In this mock, McShay flipped his selections and has Oliver going to Buffalo and Gary headed to Miami.

Both players are potential top-10 picks, but analysts haven’t been able to agree on which player is likelier to get picked first. In Dan Kadar’s latest mock draft, he also has Oliver to the Bills with Gary five picks later to the Falcons.

Oliver has been picking up steam in mock drafts in the final weeks before draft day, while Gary has been all over the board from the start. A blue-chip recruit out of high school, Gary wasn’t very productive at Michigan, while Oliver had 53.5 tackles for loss in just three seasons at Houston.

There are still analysts that think Gary will come off the board before Oliver, but McShay is jumping on the growing bandwagon that think the Houston product will be the one in the top 10.

2. Is TCU’s L.J. Collier a first-round pick?

McShay’s most against-the-grain take is the Patriots taking TCU defensive end L.J. Collier at the end of the first round.

In over 50 mock drafts surveyed in our SB Nation database, it’s the only time Collier appears in the first round. In his mock draft six days ago, McShay had Collier just outside the first round at No. 35 to the Raiders.

There are surprising first-round picks every year (nobody projected Steelers safety Terrell Edmunds in the first round last year), so it’s certainly possible that Collier gets his name called.

Collier’s athletic profile doesn’t scream first-round pick, nor do his 14.5 sacks in four seasons. But McShay clearly sees something in the TCU pass rusher that most others don’t.

3. The Patriots snag Daniel Jones in the second round

Even if New England may have reached a bit for Collier in McShay’s mock draft, he makes up for it by giving the team some serious value in the second round. Duke quarterback Daniel Jones has been a frequent projection for Washington and the New York Giants in the middle of the first round of mock drafts. McShay has him dropping out of the top 50 and all the way into the waiting arms of Bill Belichick.

There’s a lot to like about the 6’5, 221-pound passer, but McShay clearly isn’t buying the first-round hype.

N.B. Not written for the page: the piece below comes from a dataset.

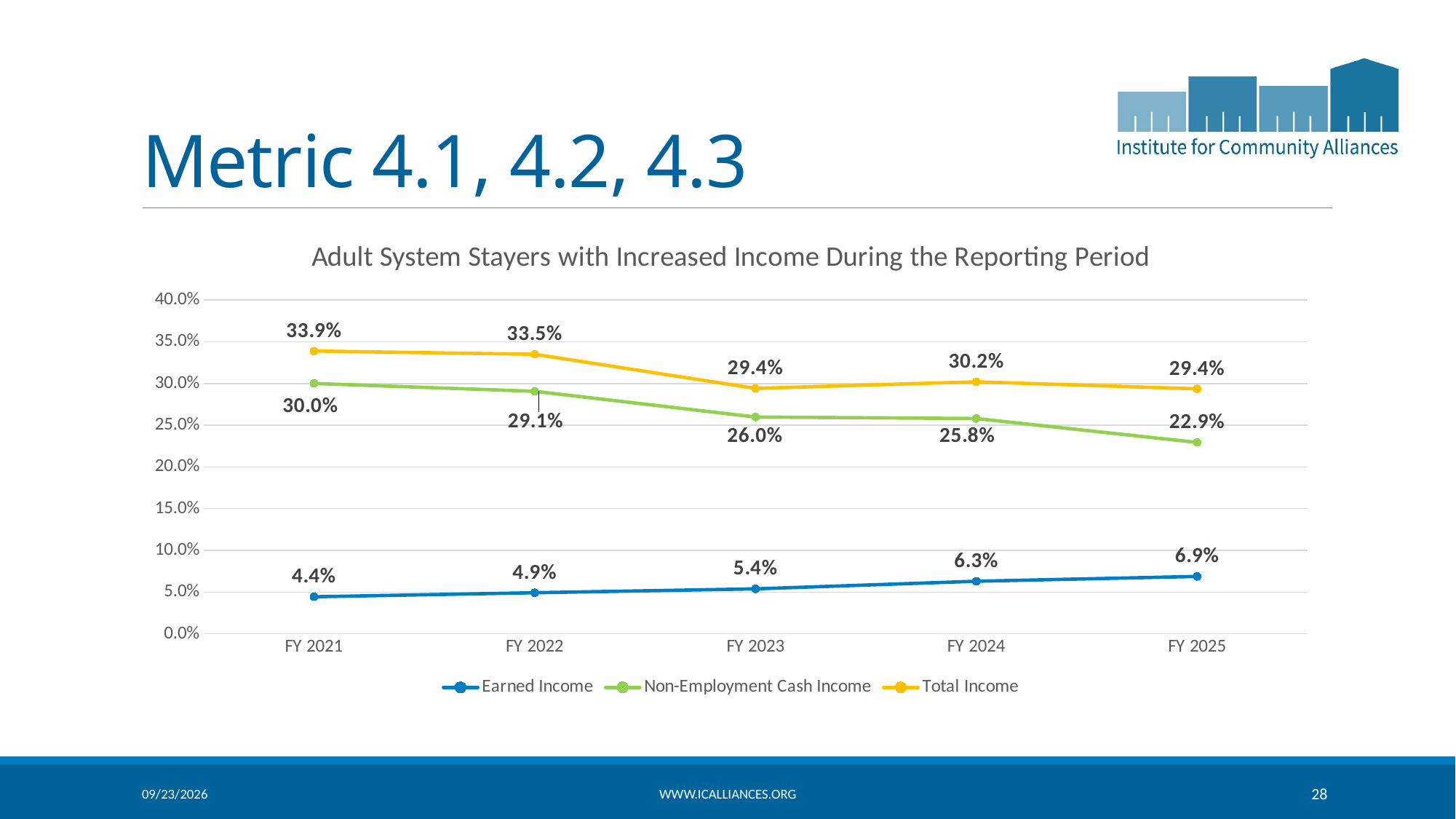
In which fiscal year is Non-Employment Cash Income lowest? FY 2025 What is the Non-Employment Cash Income value for FY 2025? 22.9% What is the title of the chart? Adult System Stayers with Increased Income During the Reporting Period What is the Total Income value for FY 2021? 33.9% What kind of chart is shown on the slide? Line chart How many fiscal years are shown on the x axis? 5 How many series does the legend list? 3 In which fiscal year is Earned Income highest? FY 2025 Does Earned Income rise or fall from FY 2021 to FY 2025? Rise What is the difference between Total Income in FY 2021 and FY 2025? 4.5% Which is larger: Non-Employment Cash Income in FY 2022 or in FY 2024? FY 2022 What is the Earned Income value for FY 2023? 5.4%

That’d make him the quarterback of the future for the Patriots — ready to step into the starting role whenever Tom Brady actually gets old. There’s also the possibility that Brady never gets old, signs an extension when he’s 45, and Jones gets traded for two first-round picks to some poor team that finds out he’s not even good in the first place.

4. Ryan Finley is the fourth quarterback off the board

Most mock drafts have Oklahoma’s Kyler Murray at the top of the class and they usually have Ohio State’s Dwayne Haskins and Missouri’s Drew Lock not too far behind. Then almost all of them have Daniel Jones as the fourth quarterback after the top tier.

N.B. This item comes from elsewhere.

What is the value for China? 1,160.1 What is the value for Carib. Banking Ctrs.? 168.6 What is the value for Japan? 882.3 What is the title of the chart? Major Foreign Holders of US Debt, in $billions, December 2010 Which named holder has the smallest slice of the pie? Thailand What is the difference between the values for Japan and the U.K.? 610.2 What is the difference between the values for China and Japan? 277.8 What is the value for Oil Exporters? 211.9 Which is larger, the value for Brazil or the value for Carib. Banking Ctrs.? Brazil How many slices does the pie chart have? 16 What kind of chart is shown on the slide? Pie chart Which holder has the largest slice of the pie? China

McShay diverts from that by projecting NC State’s Ryan Finley gets picked by the Dolphins in the middle of the second round.

That’s not a new opinion from the analyst — he had Finley and Jones in the same spots last week. He’s mostly alone on that one, though. Kiper had Jones in the top of the first round and Finley’s name didn’t appear in his two-round mock draft.

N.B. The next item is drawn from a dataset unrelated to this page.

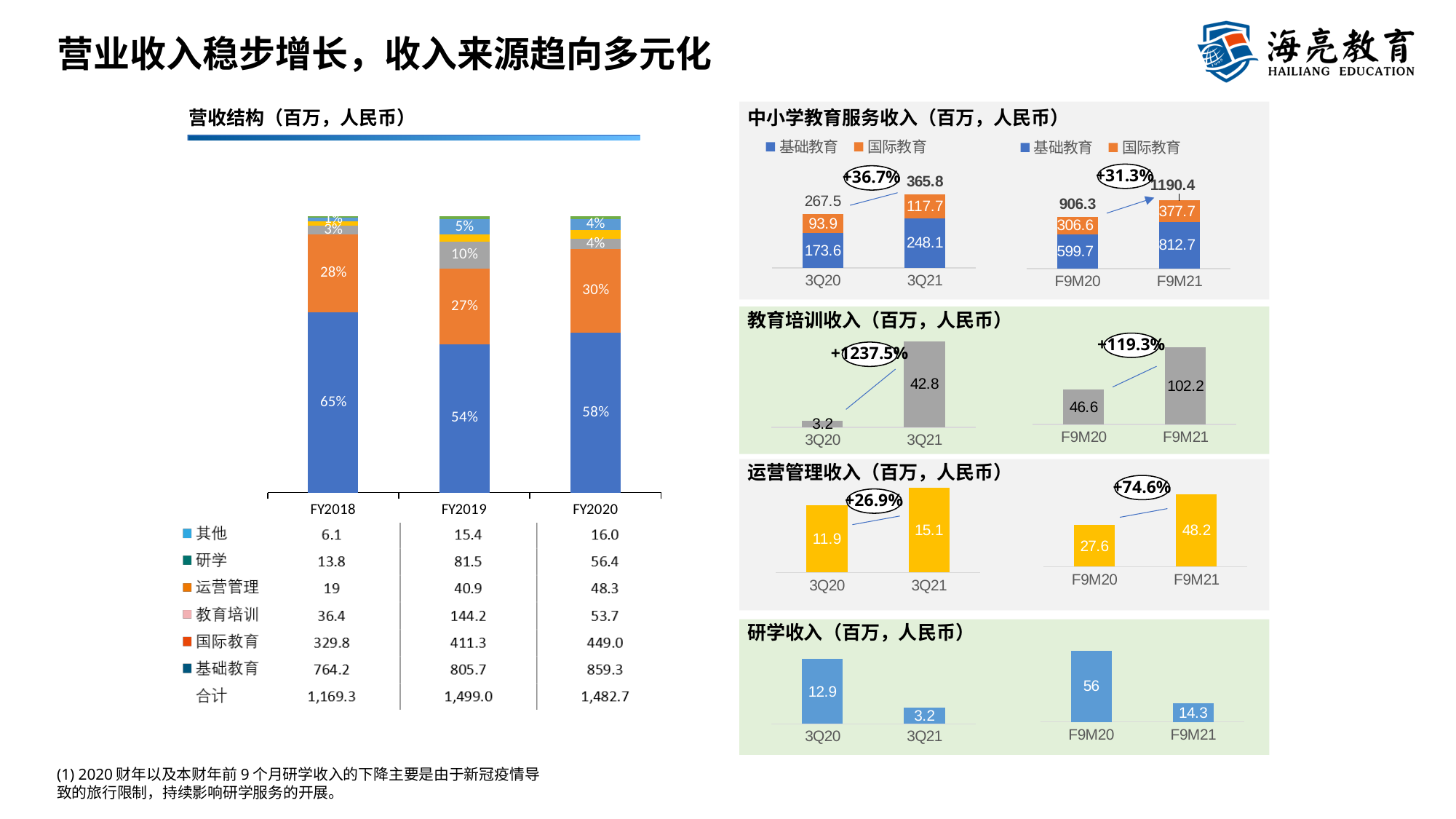
In the 中小学教育服务收入 chart, what is the 基础教育 value for 3Q21? 248.1 In the 营收结构 chart, what percentage share does 基础教育 have in FY2018? 65% In the 教育培训收入 chart, which period has the highest value? F9M21 In the 运营管理收入 chart, what is the difference between F9M21 and F9M20? 20.6 In the 营收结构 chart, what kind of chart is it? Stacked bar chart In the 中小学教育服务收入 chart, what is the difference between the 国际教育 values for F9M21 and F9M20? 71.1 In the 营收结构 chart, how many fiscal years are shown on the x axis? 3 In the 研学收入 chart, which is larger, the value for 3Q20 or 3Q21? 3Q20 In the 营收结构 chart, what percentage share does 国际教育 have in FY2020? 30% In the 中小学教育服务收入 chart, how many series does the legend list? 2 In the 中小学教育服务收入 chart, what is the total for F9M21? 1190.4 In the 教育培训收入 chart, what is the value for 3Q21? 42.8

5. There are quality receivers in Day 2

The 2019 NFL Draft class doesn’t have a clear-cut No. 1 receiver who’s a sure-fire top-10 pick. What it does have is a long list of receivers who have a shot at cracking the back half of the first round.

McShay has 13 receivers in his latest draft with two in the first round, five in the second, and four in the third. The relatively surprising first receiver off the board is Marquise “Hollywood” Brown to the Packers at No. 12, followed by D.K. Metcalf to Washington three picks later.

But woo buddy there are value picks at the position in Day 2.

The Colts get A.J. Brown and the Jaguars get N’Keal Harry early in the second round. The Lions and Jets get Hakeem Butler and Kelvin Harmon, respectively, late in the third round.

There’s enough depth at receiver that there will be plenty of talent after the first round, regardless. But McShay’s projection really cranked it up by only having two in the first 32 picks. If that comes to fruition, expect a gold mine of receiver talent on the second day of the draft.

6. Why does McShay call this his “Grade A” mock draft?

Every year he does a “best-case scenario” mock draft where every team supposedly makes the perfect pick and gets graded with an A. It looks exactly like his normal mock draft.